Meine Damen und Herren, diese Erfolge sollten jedoch kein Anlasse sein, sich auszuruhen. Denn die eine oder andere Herausforderung liegt noch vor uns. Nach wie vor haben wir in Deutschland eine große Anzahl von Kindern mit Milchzahnkaries. Diese Quote zu reduzieren, ist wichtig. Auch wenn es in den letzten Jahren bei den Sechs- bis Siebenjährigen zu einem Rückgang der Karies gekommen ist, hat diese Gruppe immer noch 1,87 erkrankte Zähne im Mund und weist damit deutlich höhere Werte als die Gruppe der Zwölfjährigen auf, wie die neueste DAJ-Studie zeigt. Insbesondere die Nuckelflaschenkaries führt zu diesem recht hohen Wert. Insgesamt haben nur 53,9  Prozent der Sechs- bis Siebenjährigen ein kariesfreies Gebiss. Als Zielwert für das Jahr 2020 streben wir dagegen einen Wert von 80 Prozent an. Um das zu erreichen, müssen wir vor allem bei Eltern und Bezugspersonen von Kleinkindern und Kindergartenkindern verstärkt über Karies aufklären und über ihre Vermeidung informieren.
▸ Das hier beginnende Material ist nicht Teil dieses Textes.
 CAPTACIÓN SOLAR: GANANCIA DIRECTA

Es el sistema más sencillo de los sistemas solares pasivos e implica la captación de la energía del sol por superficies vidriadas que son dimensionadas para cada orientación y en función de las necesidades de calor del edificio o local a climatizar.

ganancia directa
Bei den Erwachsenen müssen wir unser Augenmerk dagegen auf die stark verbreiteten Zahnfleischerkrankungen richten, die häufig unbemerkt ablaufen. So hat die 4. Mundgesundheitsstudie (DMS IV 2005) ergeben, dass ca. 22 Prozent der 65- bis 74-Jährigen an einer schweren Parodontitis leiden. Diese Beispiele zeigen  exemplarisch, dass leider nicht nur Anlass zum Lachen besteht.
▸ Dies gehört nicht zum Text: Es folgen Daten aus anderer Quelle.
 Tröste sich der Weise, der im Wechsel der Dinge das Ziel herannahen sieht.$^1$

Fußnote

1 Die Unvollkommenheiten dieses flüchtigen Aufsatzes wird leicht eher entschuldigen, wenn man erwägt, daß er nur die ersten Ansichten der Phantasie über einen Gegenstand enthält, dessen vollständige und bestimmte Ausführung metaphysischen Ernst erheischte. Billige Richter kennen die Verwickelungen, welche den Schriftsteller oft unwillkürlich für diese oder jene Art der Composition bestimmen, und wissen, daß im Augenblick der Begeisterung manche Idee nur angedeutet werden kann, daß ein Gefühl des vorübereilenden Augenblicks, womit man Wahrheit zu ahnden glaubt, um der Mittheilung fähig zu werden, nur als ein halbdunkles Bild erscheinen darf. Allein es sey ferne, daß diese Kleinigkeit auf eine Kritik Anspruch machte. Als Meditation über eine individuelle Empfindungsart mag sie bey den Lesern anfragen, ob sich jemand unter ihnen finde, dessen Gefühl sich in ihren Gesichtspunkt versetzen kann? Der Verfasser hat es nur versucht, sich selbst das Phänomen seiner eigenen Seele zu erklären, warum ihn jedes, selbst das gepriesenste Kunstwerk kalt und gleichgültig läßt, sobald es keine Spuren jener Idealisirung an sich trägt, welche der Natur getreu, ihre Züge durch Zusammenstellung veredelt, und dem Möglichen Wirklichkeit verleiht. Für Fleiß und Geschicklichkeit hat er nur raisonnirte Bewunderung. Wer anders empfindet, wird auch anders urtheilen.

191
Aber lassen Sie mich auch noch auf einen anderen Aspekt, der häufig mit dem Be-griff „Lachen" in Verbindung gebracht wird, eingehen. In unserer Gesellschaft werden Ästhetik und Perfektion - auch der Zähne - vermeintlich immer wichtiger. Insbesondere der Zahnfarbe und der Zahnstellung kommt eine hohe Bedeutung für das eigene Selbstwertgefühl zu.
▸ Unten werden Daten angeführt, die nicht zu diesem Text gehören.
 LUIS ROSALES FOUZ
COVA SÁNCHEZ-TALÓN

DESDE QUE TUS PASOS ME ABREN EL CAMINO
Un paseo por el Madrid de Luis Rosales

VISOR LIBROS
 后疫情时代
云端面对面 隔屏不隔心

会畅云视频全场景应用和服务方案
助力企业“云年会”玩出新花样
Wie oben gezeigt, haben die Menschen heute deutlich bessere Zähne als noch vor 20 Jahren. Dennoch sind viele Menschen mit ihren Zähnen unzufrieden. Schuld da-ran hat sicherlich auch der zunehmende Trend in unserer Gesellschaft, vermeintlich nur durch Perfektion im Leben erfolgreich zu sein. Die Werbung trägt das ihre dazu bei, diesen Trend zu befördern. Für die Zähne bedeutet dies, dass ebenmäßig stehende und vor allen Dingen weiße Zähne dem idealen Schönheitsbild entsprechen. Nur mit solchen Zähnen lässt es sich unbeschwert lachen. Abweichungen von der Norm werden dabei als Makel angesehen. Interessengruppen vermitteln  den Eindruck, dass dieses Ziel mit den heute zur Verfügung stehenden modernen Techniken für jeden erreichbar ist. Dieser Trend ist aus Sicht der Krankenkassen bedenklich und sollte kritisch hinterfragt werden. Denn häufig verschwimmt die Grenze zwischen einer medizinisch notwendigen Behandlung und einer ästhetisch-kosmetischen Wunschleistung. Zahnärztinnen und Zahnärzte sind gefordert, diese Grenzen zu erkennen und zum Wohle ihrer Patienten zu beachten, damit diese auch weiterhin Grund zum Lachen haben.

Vielen Dank für Ihre Aufmerksamkeit.